**What is being asked**
Lines outside the range are not wanted. Give again exactly the lines between the line holding "Klein Tools ncvt" and the line holding "Myfmat на заказ", inclusive, from the listing below.

**Records for this task**

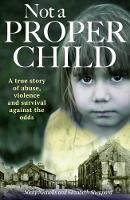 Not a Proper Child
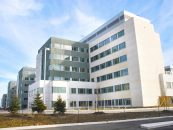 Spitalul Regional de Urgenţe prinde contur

==

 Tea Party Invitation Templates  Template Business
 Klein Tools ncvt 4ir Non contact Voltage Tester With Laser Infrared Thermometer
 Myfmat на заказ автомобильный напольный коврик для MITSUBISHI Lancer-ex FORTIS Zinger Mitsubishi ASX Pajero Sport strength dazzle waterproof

--

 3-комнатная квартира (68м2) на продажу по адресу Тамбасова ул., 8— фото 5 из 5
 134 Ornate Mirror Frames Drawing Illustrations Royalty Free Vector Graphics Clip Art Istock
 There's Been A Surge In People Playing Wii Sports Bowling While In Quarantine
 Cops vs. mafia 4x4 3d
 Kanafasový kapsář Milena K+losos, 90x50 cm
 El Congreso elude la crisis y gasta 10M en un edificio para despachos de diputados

**Result of the exercise**
 Klein Tools ncvt 4ir Non contact Voltage Tester With Laser Infrared Thermometer
 Myfmat на заказ автомобильный напольный коврик для MITSUBISHI Lancer-ex FORTIS Zinger Mitsubishi ASX Pajero Sport strength dazzle waterproof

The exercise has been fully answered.